Under a low, heavy sky threatening sleet or snow, State Route 36 twists and turns along tree-topped ridges. In many spots, there’s no guardrail — just a spit of dirt between a driver and a thousand-foot drop.
This is a county where people are expected to take care of themselves, and in the last month, Tehama County itself has been operating without its own guardrail: Outgoing Sheriff Dave Hencratt said last month that deputies would no longer patrol during the day.
“This added reduction of services is necessary to manage a catastrophic staffing shortage throughout the agency,” Hencratt said in a Nov. 8 press release.
On a recent December morning, lots of people’s faces hung low and heavy as the clouds.

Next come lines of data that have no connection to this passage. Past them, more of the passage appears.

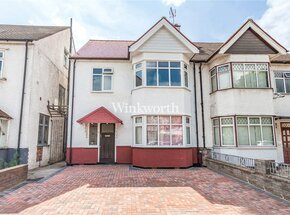 Thorverton Road, London, NW2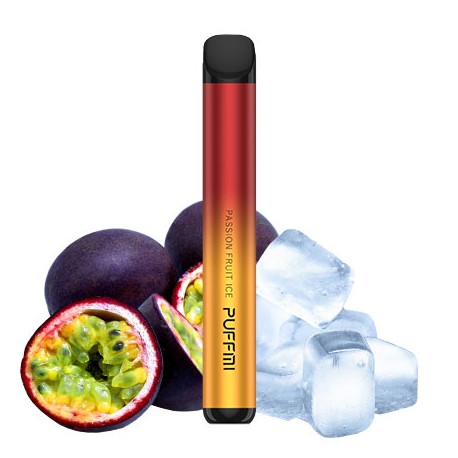 E-cigarette jetable Puffmi TX500 Passion Fruit Ice - Vaporesso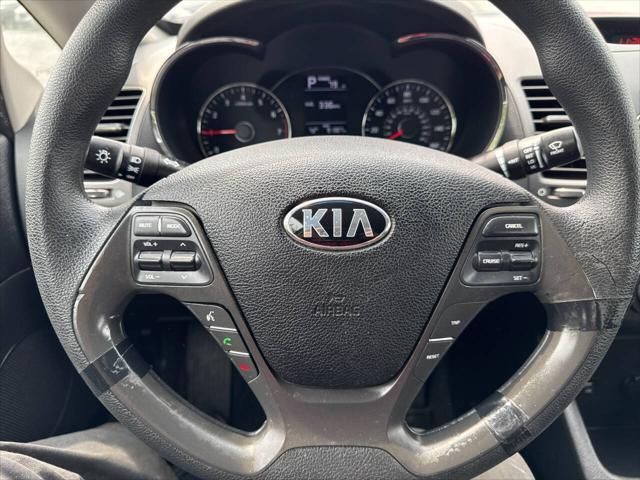 used 2018 Kia Forte car, priced at $9,495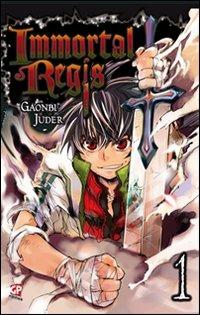 Immortal Regis. Vol. 1 - Juder Gaonbi - copertina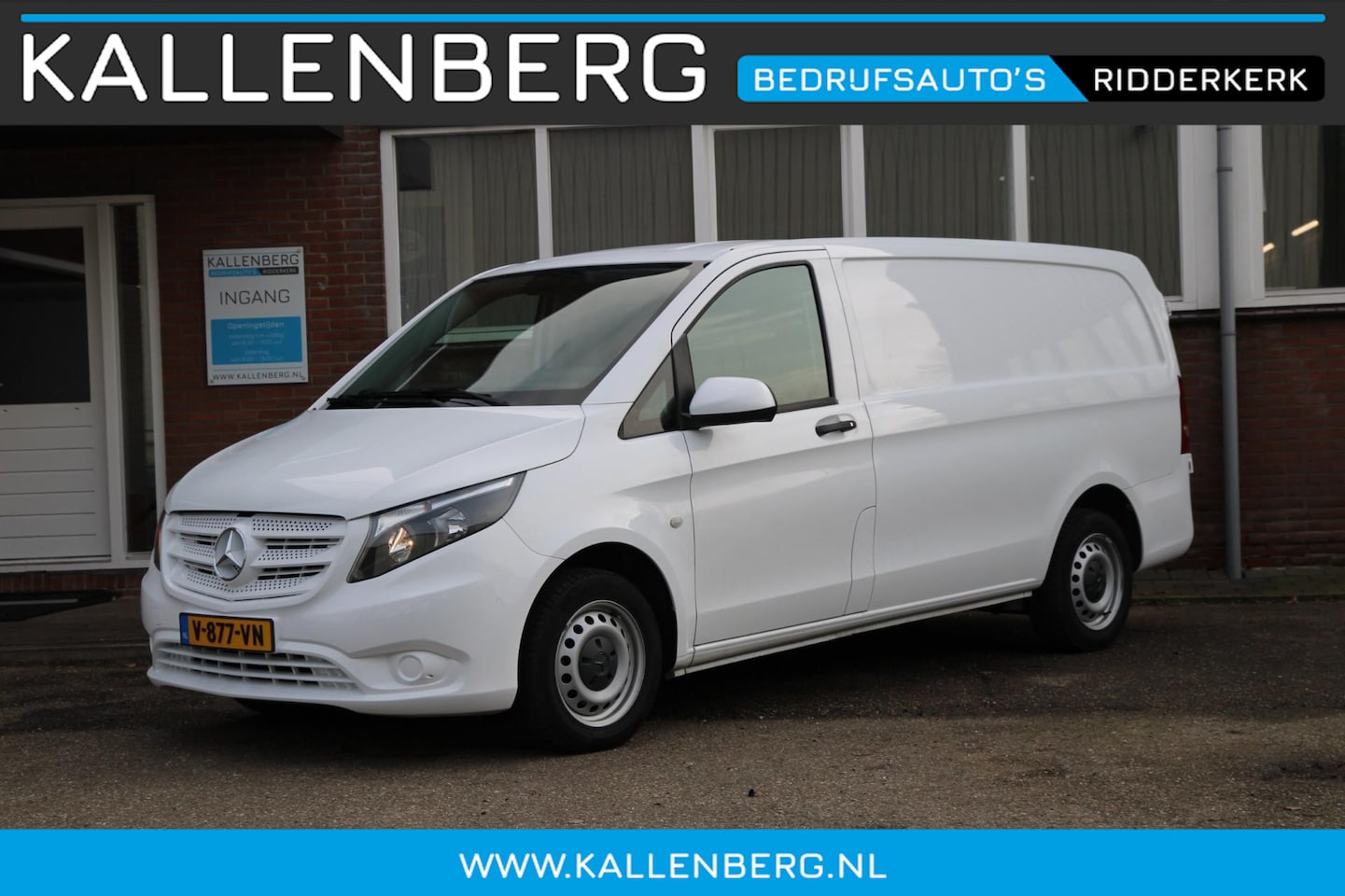 Mercedes-Benz Vito - 111 CDI Lang / Camera / Navi / Cruise / Trekhaak - AutoWereld.nl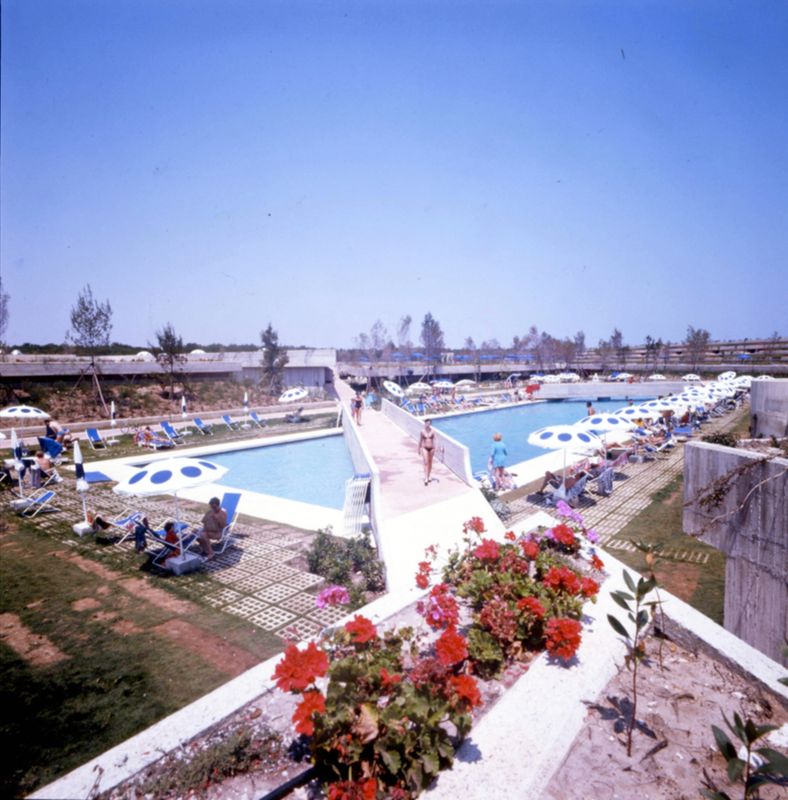 Vista piscina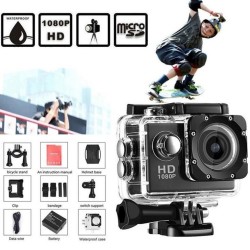 G22 action camera - 1080P digital video - waterproofAction Cameras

The sheriff frowned when he met a reporter at midday on the edge of his property, dressed in barn clothes, declining to comment. The county administrator frowned because the sheriff’s abrupt decision threw his office into chaos. The tavern owner frowned because he works 23 miles outside of town and hasn’t seen a patrol car in weeks. The elected leaders, the motel owners, the rural residents left to their own devices — everyone, it seems, in this stretch of land between national forests, is unhappy with the circumstances, and they each have a different idea for how to solve it.
“When we called 911 even before they stopped patrolling, they’d say ‘Sorry, we can’t make it, handle it yourself,’ ” said Catherine Gasper of the tiny town of Mineral. “That’s not what someone wants to hear when you’re getting beat up. But most people are armed up here, so we don’t worry too much.”
The decision to end daytime patrols — which generated sensational headlines and coverage from tabloids in New York City and London for a county whose entire population could fit inside Levi’s Stadium — was rooted in twin problems plaguing law enforcement across California and the country: There aren’t enough qualified new recruits to fill open positions, and a small, rural sheriff’s department like the one in Tehama County doesn’t pay its deputies enough to keep them long.
The state, meanwhile, isn’t making it any easier to hire police officers — particularly those who leave larger departments with shoddy disciplinary or criminal records and find employment at smaller organizations. New laws have raised the minimum hiring age of law enforcement officers to 21 and require the community college system to create a “modern policing” degree program by 2025, laying the groundwork for a statewide officer education minimum.
In Tehama County, tensions had been building for months, if not years. Hencratt told the Red Bluff Daily News in February that other law enforcement departments were treating his office like a “supermarket of employees.”
“When (the) Redding Police Department says, ‘You know what chief, we’re down officers,’ ‘Well go down to Tehama County, go down the officer aisle and pick some,’ and that’s what they do. They’re cherry picking our people,” Hencratt told the newspaper.
Tehama County usually makes its hires from newly graduated applicants, said Tehama County Administrator Gabriel Hydrick. Since the county pays so poorly — about 22% below market rate, according to a county-commissioned compensation study from August — the new recruits don’t stay long. The police department in the county seat of Red Bluff pays better, and law enforcement in the nearby city of Redding and surrounding Shasta County both offer higher salaries and hiring bonuses of several thousand dollars.
The system operated well for decades: Sheriff’s deputies left for higher-paying jobs, and their roles were filled by new recruits. But the labor market is tight and policing isn’t what it once was. Scores of incidents filmed on cell phones across the country have revealed the casual brutality of so-called bad apple cops, which legislators and civil liberties advocates argue drives potentially qualified applicants away from policing. Applications for policing are down, according to the Commission on Police Officer Standards and Training. Fewer applicants means smaller graduating classes. Their absences show up first in places like Tehama County.